> _PASSAGE GIVEN_:
********************

I went to a Design Leadership dinner at the beginning of the year, and organizational challenges were the most recurrent topic. As the host pointed out, most of today’s Design and UX managers come from a creative background, and have less knowledge and experience when it comes to organizations.

Perhaps that’s why we sometimes struggle to find a place for Design within traditionally structured businesses.

Yet Design is not the icing on the cake (or the cherry); it needs to be embedded throughout the organization, and this changes how people work together. Here are the impacts I’ve seen while setting up the design practice at Societe Generale CIB.

This piece is part of a series exploring the use of design to rethink Corporate & Investment Banking services. Part 1 is here and part 3 here.

Impact 1: Ditching the expert mentality and admitting “I don’t know”

Experts have dominated systems and interfaces developments for many years and in many industries. This had led screens to be seen as merely the graphical output of an engineered system — and not designed with the users in mind.

In this context, experts would conclude that it is the users’ fault when a system misuse occurs and request more training resource to be made to “educate” them:

Who enjoys reading training material written by the experts? Not me!

********************

> _EXERCISE MATERIAL_:

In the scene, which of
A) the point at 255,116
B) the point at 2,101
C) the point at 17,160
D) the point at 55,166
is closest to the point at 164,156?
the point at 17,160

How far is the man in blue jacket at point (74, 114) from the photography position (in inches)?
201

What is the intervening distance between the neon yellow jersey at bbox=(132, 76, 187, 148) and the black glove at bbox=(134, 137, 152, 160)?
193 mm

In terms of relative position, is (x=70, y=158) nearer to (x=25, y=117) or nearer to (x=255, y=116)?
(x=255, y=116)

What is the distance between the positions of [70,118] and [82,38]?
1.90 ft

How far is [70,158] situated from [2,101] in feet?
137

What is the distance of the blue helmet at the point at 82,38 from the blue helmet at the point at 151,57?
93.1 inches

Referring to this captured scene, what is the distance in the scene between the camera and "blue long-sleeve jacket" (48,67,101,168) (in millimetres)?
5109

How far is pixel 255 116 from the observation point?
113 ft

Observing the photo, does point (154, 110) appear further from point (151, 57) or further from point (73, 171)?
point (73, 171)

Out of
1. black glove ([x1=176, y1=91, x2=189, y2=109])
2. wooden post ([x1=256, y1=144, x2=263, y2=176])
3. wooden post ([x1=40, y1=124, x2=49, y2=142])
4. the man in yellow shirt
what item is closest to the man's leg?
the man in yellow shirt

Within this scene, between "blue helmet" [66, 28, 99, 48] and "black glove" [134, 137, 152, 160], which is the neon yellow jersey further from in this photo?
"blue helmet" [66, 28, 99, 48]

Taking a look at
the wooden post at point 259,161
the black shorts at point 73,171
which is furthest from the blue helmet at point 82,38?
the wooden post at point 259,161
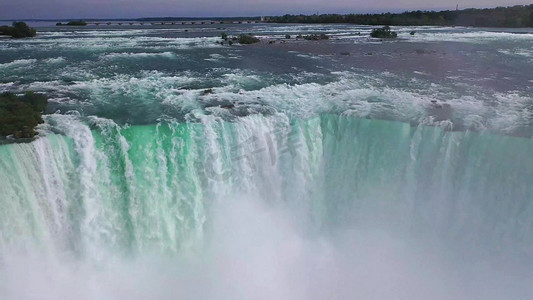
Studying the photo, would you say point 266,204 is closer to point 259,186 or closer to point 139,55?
point 259,186

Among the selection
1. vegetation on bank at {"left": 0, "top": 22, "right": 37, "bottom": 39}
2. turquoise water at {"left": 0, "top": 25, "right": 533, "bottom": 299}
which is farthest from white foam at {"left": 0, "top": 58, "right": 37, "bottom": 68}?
vegetation on bank at {"left": 0, "top": 22, "right": 37, "bottom": 39}

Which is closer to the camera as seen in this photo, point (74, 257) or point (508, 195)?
point (74, 257)

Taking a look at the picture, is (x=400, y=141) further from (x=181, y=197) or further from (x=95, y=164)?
(x=95, y=164)

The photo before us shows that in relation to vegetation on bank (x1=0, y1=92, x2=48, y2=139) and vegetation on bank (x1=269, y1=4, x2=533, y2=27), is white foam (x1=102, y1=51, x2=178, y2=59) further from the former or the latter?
vegetation on bank (x1=269, y1=4, x2=533, y2=27)

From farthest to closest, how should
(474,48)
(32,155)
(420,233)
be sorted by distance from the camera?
(474,48) < (420,233) < (32,155)

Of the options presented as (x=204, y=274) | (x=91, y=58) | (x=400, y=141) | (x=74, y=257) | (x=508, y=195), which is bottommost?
(x=204, y=274)

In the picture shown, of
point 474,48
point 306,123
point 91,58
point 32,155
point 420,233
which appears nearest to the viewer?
point 32,155

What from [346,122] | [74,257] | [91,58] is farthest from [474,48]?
[74,257]
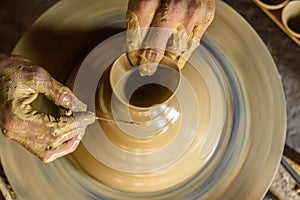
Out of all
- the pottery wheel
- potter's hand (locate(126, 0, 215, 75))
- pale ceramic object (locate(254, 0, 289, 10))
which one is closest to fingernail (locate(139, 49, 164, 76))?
potter's hand (locate(126, 0, 215, 75))

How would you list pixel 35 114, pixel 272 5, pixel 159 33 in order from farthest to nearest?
pixel 272 5 < pixel 159 33 < pixel 35 114

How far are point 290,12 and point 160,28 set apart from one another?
2.86 feet

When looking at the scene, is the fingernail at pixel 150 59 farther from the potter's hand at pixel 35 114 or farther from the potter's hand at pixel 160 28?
the potter's hand at pixel 35 114

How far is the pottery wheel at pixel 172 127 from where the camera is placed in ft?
5.43

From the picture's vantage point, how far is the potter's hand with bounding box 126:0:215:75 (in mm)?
1541

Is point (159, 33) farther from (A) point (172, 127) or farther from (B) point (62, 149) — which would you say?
(B) point (62, 149)

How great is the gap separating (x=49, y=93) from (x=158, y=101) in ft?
0.97

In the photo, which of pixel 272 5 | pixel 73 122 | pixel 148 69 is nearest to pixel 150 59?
pixel 148 69

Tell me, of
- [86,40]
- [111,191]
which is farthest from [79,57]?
[111,191]

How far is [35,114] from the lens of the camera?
1.45 metres

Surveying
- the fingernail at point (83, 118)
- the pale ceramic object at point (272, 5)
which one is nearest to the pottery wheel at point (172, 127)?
the fingernail at point (83, 118)

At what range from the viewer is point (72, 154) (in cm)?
171

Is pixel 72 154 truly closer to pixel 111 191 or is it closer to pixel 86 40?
pixel 111 191

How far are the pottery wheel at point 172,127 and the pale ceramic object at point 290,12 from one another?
33 centimetres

********************

> _EXERCISE REQUIREMENTS_:
- A) Reproduce the design leadership passage word for word, from its first sentence to its last.
- B) Format these lines from the rows as a Markdown table with the columns Position and Content, leaving out blank lines. Begin at the line that has "Tell me, of" and stop after the line that has "1.45 metres".
The design leadership passage and the rows were drawn from unrelated sources.

> _OUTPUTS IN ORDER_:
- A)
I went to a Design Leadership dinner at the beginning of the year, and organizational challenges were the most recurrent topic. As the host pointed out, most of today’s Design and UX managers come from a creative background, and have less knowledge and experience when it comes to organizations.

Perhaps that’s why we sometimes struggle to find a place for Design within traditionally structured businesses.

Yet Design is not the icing on the cake (or the cherry); it needs to be embedded throughout the organization, and this changes how people work together. Here are the impacts I’ve seen while setting up the design practice at Societe Generale CIB.

This piece is part of a series exploring the use of design to rethink Corporate & Investment Banking services. Part 1 is here and part 3 here.

Impact 1: Ditching the expert mentality and admitting “I don’t know”

Experts have dominated systems and interfaces developments for many years and in many industries. This had led screens to be seen as merely the graphical output of an engineered system — and not designed with the users in mind.

In this context, experts would conclude that it is the users’ fault when a system misuse occurs and request more training resource to be made to “educate” them:

Who enjoys reading training material written by the experts? Not me!

- B)
| Position | Content |
|---|---|
| 1 | Tell me, of |
| 2 | - [86,40] |
| 3 | - [111,191] |
| 4 | which is farthest from [79,57]? |
| 5 | [111,191] |
| 6 | How far is [35,114] from the lens of the camera? |
| 7 | 1.45 metres |